Officially named as "The Hits Tour" during 2014 (as in 2012–2013) and later renamed as "Deja Vu Tour" in 2015, is a series of concerts performed by Mexican artist Luis Miguel to perform a brand new setlist consisting of his earliest hits (80's and 90's) as well as his most recent hits included in productions such as México En La Piel (2004) and Luis Miguel (2010). Even though, in 2014 the USA Tour advertising mentioned it as "Tour 2014" and the Sudamerican advertising as "The Show" these were not the tour official names. Along with the tour start date (September 12, 2014) the single "Deja Vu" came out, it can be inferred that this is the reason why the tour was renamed as "Deja Vu".

_TASK INSTRUCTIONS_: Carry on the passage about Luis Miguel's Deja Vu Tour, starting after its last sentence. The data after this point is separate material, unrelated to the passage on Luis Miguel's tour.

_RECORDED INFORMATION_:
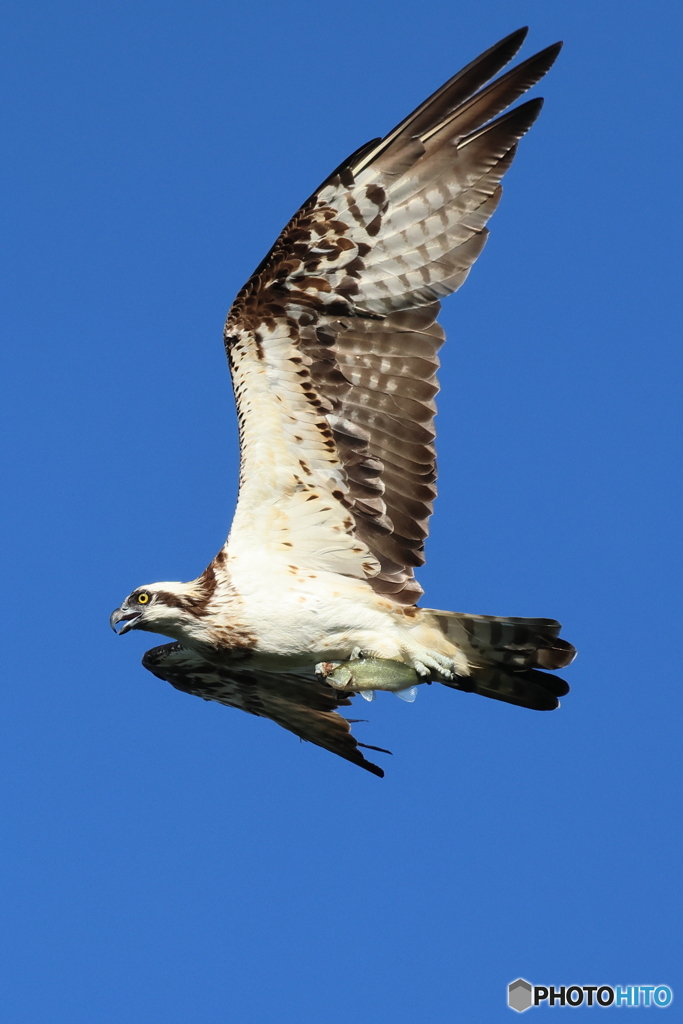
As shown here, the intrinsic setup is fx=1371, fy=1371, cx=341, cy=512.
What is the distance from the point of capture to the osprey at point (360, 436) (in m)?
8.60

_RESPONSE BELOW_:
History

This tour began in Las Vegas with four concerts as part of the celebration of the proclamation of independence of Mexico. He appeared in the following cities: Phoenix, San Diego, Inglewood and Oakland for a total of nine concerts in United States. Then travels to Mexico to present themselves for first time in the "Palenque" of Guadalajara with four shows.

In October returns to Chile (Santiago and Viña del Mar), Argentina (Buenos Aires, Rosario, Córdoba, Mendoza, Tucumán and Posadas) and Paraguay for a total of 16 presentations. In January 2015 begins its season of concerts in Mexico.

Tour set list 
(names taken from the official Staff list)

Tour dates

Cancelled shows

Awards and records

 On October 25, 2014 he was named "distinguished guest" by the city of Buenos Aires; Certificate and gold medal for record of performances in Buenos Aires (1982–2014).
 On September 11, 2015 is awarded by The Utah Office Of The Attorney General with a recognition plaque for his years of music.

Band

Acoustic & Electric guitar: Todd Robinson
Bass: Lalo Carrillo
Piano: Francisco Loyo
Keyboards & Programming: Salo Loyo
Drums: Victor Loyo
Percussion: Tommy Aros (2014)
Percussion: Armando Espinosa "Pinaca"
Saxophone: Jeff Nathanson
Trumpet: Ramón Flores
Trumpet: Peter Olstad (2014)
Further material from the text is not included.